What you will do:
(a) In the REGEN-COV trial article below, turn the paragraph beginning "Seven of 736 patients" into a short list that keeps its main facts.
(b) Using the REGEN-COV trial article below, decide whether each statement agrees with it. Answer yes or no, and quote the deciding words.
(i) The trial enrolled 2,696 adult outpatients at high risk for severe COVID-19.
(ii) In the REGEN-COV group, symptoms took a median of 14 days to resolve.
(iii) Only the higher dose of REGEN-COV lowered viral load faster than placebo.

Regeneron's combination of two monoclonal antibodies lowered the risk of COVID-19–associated hospitalization and death from any cause by 71% and resolved symptoms and reduced SARS-CoV-2 viral load faster than a placebo, a phase 3 clinical trial finds.
In the study, published yesterday in the New England Journal of Medicine, a team led by Regeneron researchers randomly assigned 2,696 adult COVID-19 outpatients at high risk for severe illness to receive either intravenous REGEN-COV or a placebo from Sep 24, 2020, to Jan 17, 2021.
REGEN-COV is a 1:1 combination of the monoclonal antibodies casirivimab and imdevimab.
Effective regardless of baseline antibody status
Of 1,355 patients given 2,400 milligrams (mg) of REGEN-COV, 18 (1.3%) were hospitalized or died from any cause within 28 days, compared with 62 of 1,341 patients (4.6%) given placebo (relative risk reduction [RRR], 71.3%).
Seven of 736 patients (1.0%) who received 1,200 mg of REGEN-COV were hospitalized or died, versus 24 of 748 (3.2%) of the placebo group (RRR, 70.4%). The REGEN-COV group was also less likely to require intensive care unit admission.
The researchers noted that previous research has shown that REGEN-COV is effective in vitro against variants of concern, including Delta (B1617.2).
Patients given placebo who had SARS-CoV-2 antibodies at the start of the trial had a comparable incidence of hospitalization and death as those who had no antibodies, suggesting that some patients with antibodies mounted an ineffective immune response.
"Moreover, this trial showed that REGEN-COV is associated with clinical benefit, regardless of baseline serum antibody status, so that serologic testing at the time of the COVID-19 diagnosis is less critical for making clinical treatment decisions," the study authors wrote.
Faster symptom resolution, lower viral load
Symptoms in the REGEN-COV group resolved a median of 4 days faster than in the placebo group, regardless of dose (10 vs 14 days). Both doses of REGEN-COV also lowered viral load faster than placebo.

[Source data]

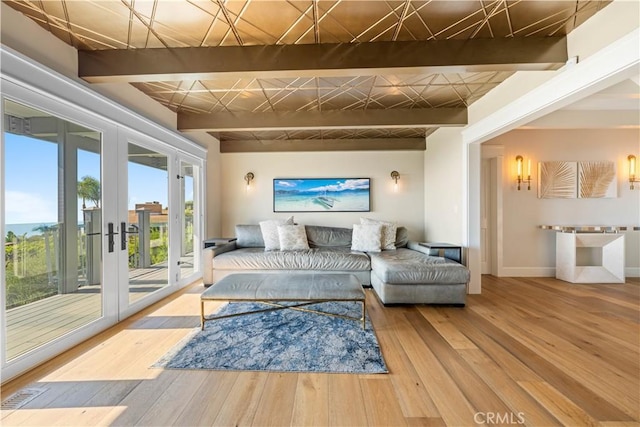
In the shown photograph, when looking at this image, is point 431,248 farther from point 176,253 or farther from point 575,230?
point 176,253

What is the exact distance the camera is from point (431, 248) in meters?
3.45

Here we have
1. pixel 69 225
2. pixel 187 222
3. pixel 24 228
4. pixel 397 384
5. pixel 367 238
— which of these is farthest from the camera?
pixel 367 238

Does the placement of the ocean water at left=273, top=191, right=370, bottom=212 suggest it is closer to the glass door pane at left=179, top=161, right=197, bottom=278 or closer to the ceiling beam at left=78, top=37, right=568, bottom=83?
the glass door pane at left=179, top=161, right=197, bottom=278

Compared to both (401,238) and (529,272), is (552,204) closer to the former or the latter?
(529,272)

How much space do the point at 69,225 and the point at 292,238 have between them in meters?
2.60

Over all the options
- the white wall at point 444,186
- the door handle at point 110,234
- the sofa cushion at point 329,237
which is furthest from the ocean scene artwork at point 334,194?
the door handle at point 110,234

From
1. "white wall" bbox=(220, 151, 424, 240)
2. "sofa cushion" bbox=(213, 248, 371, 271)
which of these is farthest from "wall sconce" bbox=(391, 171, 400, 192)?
"sofa cushion" bbox=(213, 248, 371, 271)

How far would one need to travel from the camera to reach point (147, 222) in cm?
309

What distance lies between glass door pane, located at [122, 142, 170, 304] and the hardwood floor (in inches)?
25.8

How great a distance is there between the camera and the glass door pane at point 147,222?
9.26 feet

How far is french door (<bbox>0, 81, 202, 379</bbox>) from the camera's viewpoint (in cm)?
174

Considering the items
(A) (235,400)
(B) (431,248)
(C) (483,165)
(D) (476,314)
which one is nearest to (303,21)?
(A) (235,400)

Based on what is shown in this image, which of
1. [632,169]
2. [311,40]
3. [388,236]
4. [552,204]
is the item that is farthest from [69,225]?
[632,169]

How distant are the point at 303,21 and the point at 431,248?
2.99 m
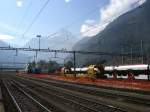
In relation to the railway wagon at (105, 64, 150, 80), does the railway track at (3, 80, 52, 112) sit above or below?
below

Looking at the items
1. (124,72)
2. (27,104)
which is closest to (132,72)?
(124,72)

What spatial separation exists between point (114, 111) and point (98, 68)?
51.0 m

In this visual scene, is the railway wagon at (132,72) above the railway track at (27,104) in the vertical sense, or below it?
above

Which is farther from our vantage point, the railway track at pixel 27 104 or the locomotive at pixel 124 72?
the locomotive at pixel 124 72

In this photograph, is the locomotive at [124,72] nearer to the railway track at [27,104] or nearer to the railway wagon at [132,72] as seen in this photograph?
the railway wagon at [132,72]

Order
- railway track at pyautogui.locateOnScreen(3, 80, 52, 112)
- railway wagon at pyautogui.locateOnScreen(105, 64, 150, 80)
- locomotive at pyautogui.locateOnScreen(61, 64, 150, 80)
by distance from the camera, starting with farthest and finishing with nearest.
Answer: locomotive at pyautogui.locateOnScreen(61, 64, 150, 80) → railway wagon at pyautogui.locateOnScreen(105, 64, 150, 80) → railway track at pyautogui.locateOnScreen(3, 80, 52, 112)

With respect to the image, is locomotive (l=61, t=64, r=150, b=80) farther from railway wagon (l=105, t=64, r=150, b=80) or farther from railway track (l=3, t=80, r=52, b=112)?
railway track (l=3, t=80, r=52, b=112)

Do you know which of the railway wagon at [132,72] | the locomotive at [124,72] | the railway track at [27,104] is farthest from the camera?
the locomotive at [124,72]

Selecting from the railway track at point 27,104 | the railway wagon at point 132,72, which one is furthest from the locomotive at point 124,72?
the railway track at point 27,104

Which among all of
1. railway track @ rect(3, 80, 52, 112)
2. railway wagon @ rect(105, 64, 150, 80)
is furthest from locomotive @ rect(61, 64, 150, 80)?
railway track @ rect(3, 80, 52, 112)

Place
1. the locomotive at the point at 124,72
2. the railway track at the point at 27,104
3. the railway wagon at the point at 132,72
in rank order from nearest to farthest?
the railway track at the point at 27,104
the railway wagon at the point at 132,72
the locomotive at the point at 124,72

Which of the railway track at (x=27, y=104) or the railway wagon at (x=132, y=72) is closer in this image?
the railway track at (x=27, y=104)

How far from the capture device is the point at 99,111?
1797cm

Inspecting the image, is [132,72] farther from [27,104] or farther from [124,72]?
[27,104]
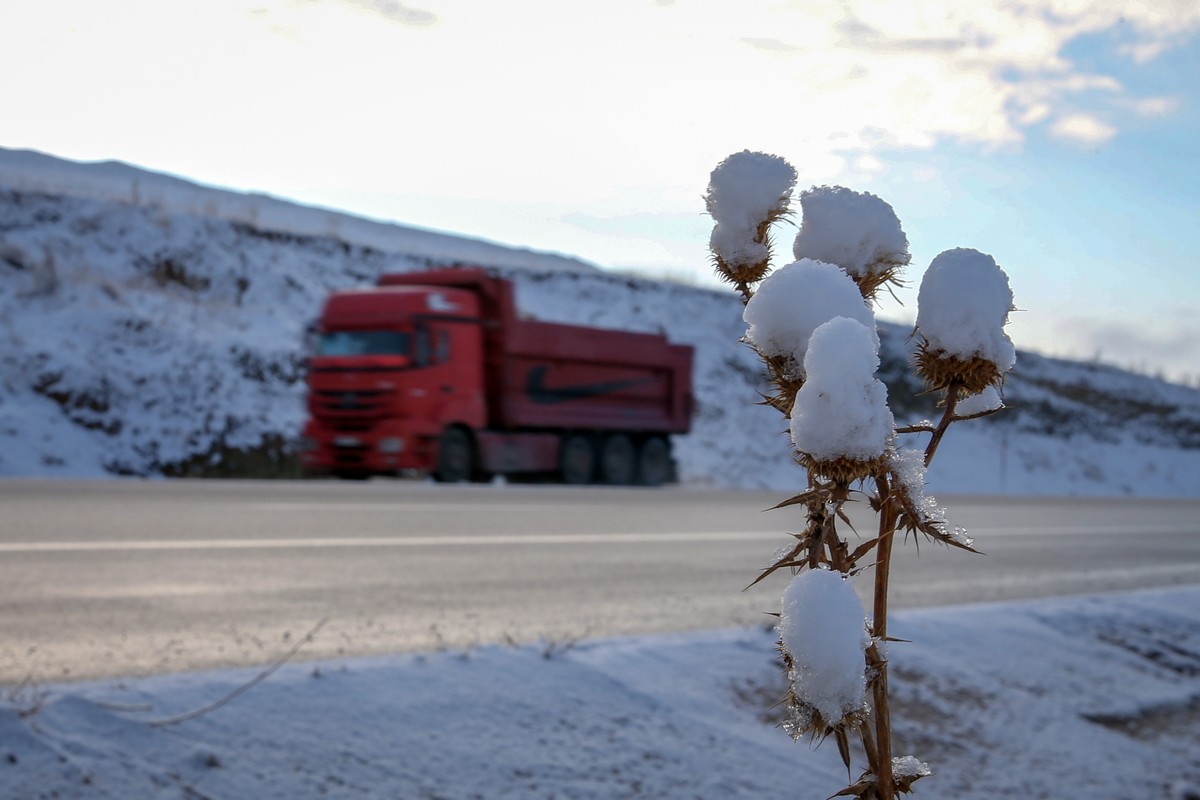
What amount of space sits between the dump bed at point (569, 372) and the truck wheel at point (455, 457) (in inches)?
31.8

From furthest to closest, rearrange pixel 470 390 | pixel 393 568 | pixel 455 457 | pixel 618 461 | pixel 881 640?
pixel 618 461 → pixel 470 390 → pixel 455 457 → pixel 393 568 → pixel 881 640

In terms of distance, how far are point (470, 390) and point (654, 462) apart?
16.6 ft

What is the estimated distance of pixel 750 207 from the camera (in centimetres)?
99

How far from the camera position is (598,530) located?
434 inches

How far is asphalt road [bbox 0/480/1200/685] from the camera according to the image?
18.0 ft

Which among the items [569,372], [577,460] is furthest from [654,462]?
[569,372]

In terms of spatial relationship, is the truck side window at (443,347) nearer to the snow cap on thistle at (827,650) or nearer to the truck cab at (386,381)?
the truck cab at (386,381)

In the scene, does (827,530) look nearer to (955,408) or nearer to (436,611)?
(955,408)

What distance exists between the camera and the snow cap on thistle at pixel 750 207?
99 cm

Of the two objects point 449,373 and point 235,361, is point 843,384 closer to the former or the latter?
point 449,373

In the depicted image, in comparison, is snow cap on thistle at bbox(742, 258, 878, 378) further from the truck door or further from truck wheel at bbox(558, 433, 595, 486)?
truck wheel at bbox(558, 433, 595, 486)

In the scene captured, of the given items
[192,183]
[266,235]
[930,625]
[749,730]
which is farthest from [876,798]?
[192,183]

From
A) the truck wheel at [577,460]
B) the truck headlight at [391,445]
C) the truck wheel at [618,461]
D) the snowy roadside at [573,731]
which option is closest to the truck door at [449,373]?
the truck headlight at [391,445]

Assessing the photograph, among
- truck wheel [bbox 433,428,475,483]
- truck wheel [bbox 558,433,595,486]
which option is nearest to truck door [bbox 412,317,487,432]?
truck wheel [bbox 433,428,475,483]
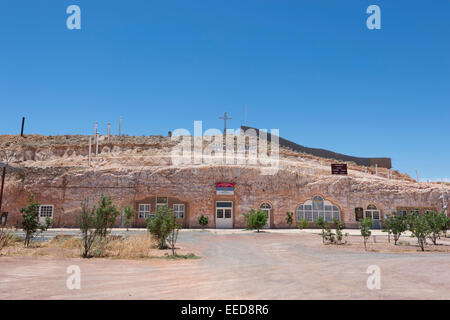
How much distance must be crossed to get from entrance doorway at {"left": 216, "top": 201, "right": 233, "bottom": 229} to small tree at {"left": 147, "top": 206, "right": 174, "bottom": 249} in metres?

Answers to the exercises:
(a)
- 1,200 mg of REGEN-COV: 7 of 736 patients (1.0%) were hospitalized or died.
- Placebo: 24 of 748 patients (3.2%) were hospitalized or died.
- Relative risk reduction: 70.4%.
- The REGEN-COV group was also less likely to need intensive care unit admission.

(b)
(i) Yes: "randomly assigned 2,696 adult COVID-19 outpatients at high risk for severe illness"
(ii) No: "Symptoms in the REGEN-COV group resolved a median of 4 days faster than in the placebo group, regardless of dose (10 vs 14 days)."
(iii) No: "Both doses of REGEN-COV also lowered viral load faster than placebo."